For many baseball fans (the last two World Series games received an a little more than 15 million viewers each) the baseball championship is an destination, not an event - a place to which they have been traveling for months, even years.  Nowhere is that more true than in Philadelphia, a city whose baseball franchise hasn't appeared in a World Series in fifteen years and hasn't been victorious in one since 1980.

The Philadelphia Phillies hail from...  Philadelphia, a large metropolis in the state of Pennsylvania.  Pennsylvania is a state in which Senator McCain has been gaining ground in the last week, a state that swung hard for Hillary Clinton and came in weak for Senator Obama in the primaries.

In the opposite dugout are the Tampa Bay Rays, whose fans are clinging on to hope that their team can fend off elimination and possibly play on to win their first championship.  Another point of geographic fact: Tampa Bay is in Florida, a state in which the McCain campaign has been gaining ground in the last week, a state that swung hard for Clinton and came in weak for Obama in the primaries, even though the Democrat Florida primary didn't officially count.

I asked myself a question: If my Seattle Mariners were in the World Series, set to play the clinching game and possibly bring the championship to Jet City, and General Motors showered the broadcasting network with enough cash to bump the baseball game for the airing of a half-hour advertisement for the new Yukon hybrid, I would be furious and it would negatively affect my feelings about GM.

When your name is Lenny Bruce you can get away with showing conceit for your audience, not if your name is Barack Obama.  In battleground states, walking on eggshells is standard operating procedure when you're the front-runner and inconveniencing sports fans just so you can broadcast another political ad that comes following a tsunami of political ads may just be enough of an irritation to sway precious votes.

Or not.  I could be wrong.  But if you were Barack Obama, would you feel like you need to take that chance?   

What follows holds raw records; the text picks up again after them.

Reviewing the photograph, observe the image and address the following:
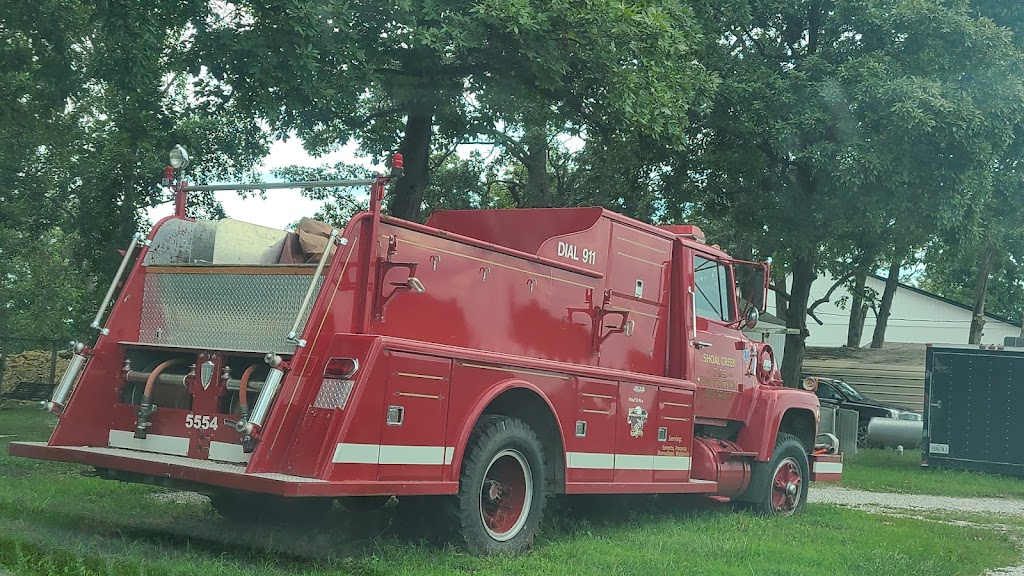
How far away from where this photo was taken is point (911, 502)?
14.3 metres

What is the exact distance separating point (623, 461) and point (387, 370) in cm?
296

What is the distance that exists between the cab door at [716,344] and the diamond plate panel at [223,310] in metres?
4.47

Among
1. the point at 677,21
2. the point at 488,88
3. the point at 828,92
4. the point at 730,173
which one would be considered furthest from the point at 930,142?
the point at 488,88

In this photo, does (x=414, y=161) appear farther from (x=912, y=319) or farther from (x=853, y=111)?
(x=912, y=319)

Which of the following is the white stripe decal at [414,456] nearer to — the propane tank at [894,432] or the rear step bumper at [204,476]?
the rear step bumper at [204,476]

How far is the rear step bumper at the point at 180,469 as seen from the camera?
20.1 ft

Senator Obama's has seriously overestimated the public's appetite for political theater, and similar misjudgments have often placed him in hot water during the campaign.  This time, the look for tiny bubbles forming in the pot as the Democrat nominee places himself ahead of the national pastime; and this gives Obama's opponents a chance to drive the temperature to 212 degrees Fahrenheit.  Meanwhile, John McCain will continue to smile and point to left field.

Batter up.

1 comment:

  1. Get real...John McCain has ZERO to smile about with 6 days left in the election. Your so-called 'article' is long on hyperbole and short on reality.